Ashley Barker
Ashley Barker is a security and digital leader who bridges the worlds of security and technology, with over 10 years in cybersecurity and deep experience in digital delivery, products, and user-focused solutions. A passionate advocate for NIST CSF, OWASP, and SANS, he simplifies complex security challenges, building robust cloud and DevSecOps systems for global organisations. Staying hands-on, Ashley crafts practical solutions that secure critical systems while driving innovation, making him a go-to for turning chaotic projects into clear, effective outcomes.
Session
Cloud and container security feels like a scattered puzzle: development standards, CI/CD pipelines, guardrails, runtime security, logging, monitoring, and assurance. Together they form a resilient system, but most teams run them as independent silos, and that gap is exactly where attackers operate. This talk assembles those pieces by showing their critical connections, the misconceptions that leave them exposed, and the pitfalls that trip teams up at each stage.

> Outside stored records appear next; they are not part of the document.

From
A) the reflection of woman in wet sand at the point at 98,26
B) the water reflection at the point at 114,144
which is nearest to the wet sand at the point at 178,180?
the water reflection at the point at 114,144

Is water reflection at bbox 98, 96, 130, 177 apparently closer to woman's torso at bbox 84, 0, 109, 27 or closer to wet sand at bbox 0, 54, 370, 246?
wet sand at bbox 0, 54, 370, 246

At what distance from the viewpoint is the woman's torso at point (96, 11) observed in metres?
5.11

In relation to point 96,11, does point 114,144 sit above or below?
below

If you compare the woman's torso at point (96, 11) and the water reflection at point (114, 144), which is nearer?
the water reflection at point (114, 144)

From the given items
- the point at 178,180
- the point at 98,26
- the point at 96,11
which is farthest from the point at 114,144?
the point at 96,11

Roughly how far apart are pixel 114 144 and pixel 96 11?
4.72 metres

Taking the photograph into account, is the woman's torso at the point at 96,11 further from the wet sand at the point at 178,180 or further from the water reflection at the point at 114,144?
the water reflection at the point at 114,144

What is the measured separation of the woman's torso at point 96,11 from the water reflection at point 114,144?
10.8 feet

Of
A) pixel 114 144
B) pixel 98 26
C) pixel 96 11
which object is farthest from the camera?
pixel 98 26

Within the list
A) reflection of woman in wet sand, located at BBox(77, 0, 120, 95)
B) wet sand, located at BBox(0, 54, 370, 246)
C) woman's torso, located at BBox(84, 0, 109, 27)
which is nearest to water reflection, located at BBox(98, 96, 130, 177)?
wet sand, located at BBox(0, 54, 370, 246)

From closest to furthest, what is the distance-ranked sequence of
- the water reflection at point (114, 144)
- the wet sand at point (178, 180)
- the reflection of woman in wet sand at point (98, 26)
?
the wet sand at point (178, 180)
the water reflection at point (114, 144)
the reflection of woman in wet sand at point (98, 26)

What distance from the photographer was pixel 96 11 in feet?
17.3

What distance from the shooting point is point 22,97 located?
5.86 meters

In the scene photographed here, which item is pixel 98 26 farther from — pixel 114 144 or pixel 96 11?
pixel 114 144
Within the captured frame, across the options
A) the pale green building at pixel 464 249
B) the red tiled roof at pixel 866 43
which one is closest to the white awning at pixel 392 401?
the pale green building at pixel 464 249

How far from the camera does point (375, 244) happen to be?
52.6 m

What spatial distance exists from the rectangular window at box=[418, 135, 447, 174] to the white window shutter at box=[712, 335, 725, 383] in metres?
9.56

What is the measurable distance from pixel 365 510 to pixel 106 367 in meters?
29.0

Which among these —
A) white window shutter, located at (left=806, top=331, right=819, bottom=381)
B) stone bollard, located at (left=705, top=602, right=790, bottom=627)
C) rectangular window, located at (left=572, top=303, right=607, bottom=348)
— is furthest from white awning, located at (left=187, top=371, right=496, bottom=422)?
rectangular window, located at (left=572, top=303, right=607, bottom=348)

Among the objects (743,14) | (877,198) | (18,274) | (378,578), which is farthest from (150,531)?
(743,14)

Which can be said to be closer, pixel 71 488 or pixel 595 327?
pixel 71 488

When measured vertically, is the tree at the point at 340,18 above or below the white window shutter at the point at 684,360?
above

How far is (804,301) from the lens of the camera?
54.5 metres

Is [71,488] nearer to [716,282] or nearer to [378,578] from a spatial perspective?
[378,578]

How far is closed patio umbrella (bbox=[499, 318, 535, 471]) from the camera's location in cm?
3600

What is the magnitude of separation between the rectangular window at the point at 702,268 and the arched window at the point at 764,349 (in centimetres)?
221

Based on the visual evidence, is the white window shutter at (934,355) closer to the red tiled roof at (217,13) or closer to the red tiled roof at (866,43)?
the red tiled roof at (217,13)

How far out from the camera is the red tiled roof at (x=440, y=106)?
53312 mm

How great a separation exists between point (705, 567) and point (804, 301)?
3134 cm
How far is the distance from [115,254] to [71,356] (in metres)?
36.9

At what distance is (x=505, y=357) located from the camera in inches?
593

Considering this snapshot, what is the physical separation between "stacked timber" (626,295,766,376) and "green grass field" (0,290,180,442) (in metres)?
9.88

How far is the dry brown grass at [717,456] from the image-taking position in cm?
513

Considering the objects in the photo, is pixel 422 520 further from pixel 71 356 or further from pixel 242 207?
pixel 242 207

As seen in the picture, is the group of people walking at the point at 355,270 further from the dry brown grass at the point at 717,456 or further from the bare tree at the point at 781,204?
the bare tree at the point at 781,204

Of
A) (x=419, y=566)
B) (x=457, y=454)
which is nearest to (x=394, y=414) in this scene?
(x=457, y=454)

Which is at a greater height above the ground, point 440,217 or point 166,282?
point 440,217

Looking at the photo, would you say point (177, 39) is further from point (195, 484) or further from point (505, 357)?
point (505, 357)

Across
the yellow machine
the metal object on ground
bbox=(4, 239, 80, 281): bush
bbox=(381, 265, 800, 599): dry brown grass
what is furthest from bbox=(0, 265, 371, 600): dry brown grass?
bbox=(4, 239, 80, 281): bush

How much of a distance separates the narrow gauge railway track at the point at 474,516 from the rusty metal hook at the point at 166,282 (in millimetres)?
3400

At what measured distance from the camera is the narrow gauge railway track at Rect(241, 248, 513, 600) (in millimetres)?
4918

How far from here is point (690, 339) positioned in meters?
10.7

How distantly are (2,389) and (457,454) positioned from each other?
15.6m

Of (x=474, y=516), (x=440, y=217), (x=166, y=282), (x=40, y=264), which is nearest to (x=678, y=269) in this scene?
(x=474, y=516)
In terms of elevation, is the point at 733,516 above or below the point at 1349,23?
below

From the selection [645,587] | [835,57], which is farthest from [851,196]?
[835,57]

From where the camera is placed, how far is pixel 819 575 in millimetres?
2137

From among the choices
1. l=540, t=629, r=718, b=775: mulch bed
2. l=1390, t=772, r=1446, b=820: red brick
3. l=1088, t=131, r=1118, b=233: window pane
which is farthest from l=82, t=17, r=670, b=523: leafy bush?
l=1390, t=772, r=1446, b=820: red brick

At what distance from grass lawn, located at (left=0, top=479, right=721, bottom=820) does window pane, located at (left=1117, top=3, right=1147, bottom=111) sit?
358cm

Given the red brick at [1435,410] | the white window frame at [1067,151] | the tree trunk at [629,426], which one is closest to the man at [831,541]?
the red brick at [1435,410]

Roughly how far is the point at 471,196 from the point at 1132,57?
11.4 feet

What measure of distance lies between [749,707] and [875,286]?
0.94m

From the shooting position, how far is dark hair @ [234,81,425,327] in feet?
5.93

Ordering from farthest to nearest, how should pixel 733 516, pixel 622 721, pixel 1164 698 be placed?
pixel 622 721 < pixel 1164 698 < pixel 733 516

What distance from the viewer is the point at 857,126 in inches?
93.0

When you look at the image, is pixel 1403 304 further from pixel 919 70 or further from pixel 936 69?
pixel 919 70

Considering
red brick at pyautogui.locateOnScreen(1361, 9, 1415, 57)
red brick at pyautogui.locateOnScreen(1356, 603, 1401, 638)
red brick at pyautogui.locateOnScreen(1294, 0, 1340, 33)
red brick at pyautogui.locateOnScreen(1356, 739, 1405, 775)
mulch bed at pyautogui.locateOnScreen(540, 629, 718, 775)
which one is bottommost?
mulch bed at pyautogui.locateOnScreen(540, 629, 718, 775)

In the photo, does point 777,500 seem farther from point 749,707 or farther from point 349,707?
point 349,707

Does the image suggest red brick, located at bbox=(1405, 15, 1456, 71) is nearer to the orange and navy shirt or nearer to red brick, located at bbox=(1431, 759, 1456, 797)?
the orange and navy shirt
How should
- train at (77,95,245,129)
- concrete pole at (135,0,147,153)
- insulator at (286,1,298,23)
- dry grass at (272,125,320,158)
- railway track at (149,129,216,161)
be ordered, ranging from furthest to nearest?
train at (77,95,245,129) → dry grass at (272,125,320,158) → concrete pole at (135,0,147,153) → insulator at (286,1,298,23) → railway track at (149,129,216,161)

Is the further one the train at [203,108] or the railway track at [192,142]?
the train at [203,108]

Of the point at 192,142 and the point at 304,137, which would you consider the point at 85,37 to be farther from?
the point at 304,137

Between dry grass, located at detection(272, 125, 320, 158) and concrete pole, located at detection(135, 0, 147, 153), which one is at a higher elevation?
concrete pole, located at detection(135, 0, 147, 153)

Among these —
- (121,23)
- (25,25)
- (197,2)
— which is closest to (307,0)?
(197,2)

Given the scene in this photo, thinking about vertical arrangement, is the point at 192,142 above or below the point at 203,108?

Start with a question most developers get wrong: are containers isolated? They are not. Every container shares the same kernel, and that single misconception underpins a whole class of attacks that application-layer tooling cannot see. From there, the puzzle builds outward. CI/CD pipelines enforce automated checks, but signing does not mean secure. The 3CX attack produced validly signed malware that passed every test, and 83% of organisations still do not verify signatures. Guardrails maintain compliance, but 65% of clusters run flat networks, making lateral movement trivial once anything is compromised. Runtime security addresses the threats that static analysis is blind to entirely. Assurance binds it together, not as a GRC exercise, but as a cryptographic chain from commit to runtime that gives defenders something they can actually prove.
With 82% of cloud breaches stemming from misconfiguration across a surface of 15.6 million cloud-native developers, the problem is not a shortage of tools. It is fragmented defences that do not reinforce each other. The talk closes by connecting the framework to blue team operations: mapping each control layer to realistic SIEM ingestion, showing how those signals connect to threat intelligence, and working through the operational questions around log preservation, forensic readiness, and account access that defenders need answered before an incident rather than during one. A cheat sheet maps every component to detection opportunities and three actions attendees can take the following morning.
If you work in detection, response, or securing cloud infrastructure, this talk gives you the framework, the attack chains, and the operational questions to take back to your team.